Museum manager Philip Miles said: 'It will be a new look museum on the prom for Easter. We are absolutely delighted. It has been nearly three years of hard work spent on this project and to get the go-ahead is fantastic.'
As well as a new home for the boat, the extension will include an education room with space for more than 100 people and exhibits, an archive and research room to display treasured museum items and a balcony facing the North Sea.
Work on the extension, which has planning permission, will start this October, after the museum closes to visitors, and should be completed by Easter when the attraction reopens.
The museum also received between £60,000 and £70,000 of grant funding from Arts Council England for the project but needs to raise £45,000 before this October to complete the fundraising.
'To know we have got the majority of the money is a huge comfort to us,' Mr Miles added.
The new permanent home for the Atlantic 75 lifeboat means the museum will house four historic lifeboats, which served the town dating back more than 100 years.
They include the JC Madge, which ran 1904-36, the Foresters' Centenary, which ran from 1936-61, and the Manchester Unity of Oddfellows which ran from 1961-90.
It will also allow more of the museum's 15,000 pieces to be on show, including a cannon from China or Malaysia and an anchor both dating back to the 1800s found off the Sheringham coast.
The main education room will be available to all groups all-year round, visiting exhibitions and the research rooms can be used by anyone from families researching their ancestors to experts who want to write books on maritime and social history.
Mr Miles said: 'The money will help with lots of exciting activities.
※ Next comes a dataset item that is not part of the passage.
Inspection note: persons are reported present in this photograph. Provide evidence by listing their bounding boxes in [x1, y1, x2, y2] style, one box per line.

We will have the space to put on exhibitions to engage with schools who will be able to use it in the winter.
'For the first time the museum will be an all-season space.'
He hoped the education room could deliver bespoke workshops and the extension and would help treble numbers of visiting school children over the next three years to the museum.
It currently has 20,000 visitors a year, including 1,500 school pupils.
The HLF money will also pay for three year-long placements for University of East Anglia cultural, heritage and museum studies students, as well as an apprenticeship at the museum for a 16-25-year-old from Great Yarmouth College.
Main roles for the university students and apprentices will be running the building and exhibitions.
Mr Miles said the extra space would generate money for the museum beyond the next three years.
'This is not just a three-year project. This will transform the museum,' he added.
Mr Miles said the improvements would help boost visitors to Sheringham and protect the town's heritage.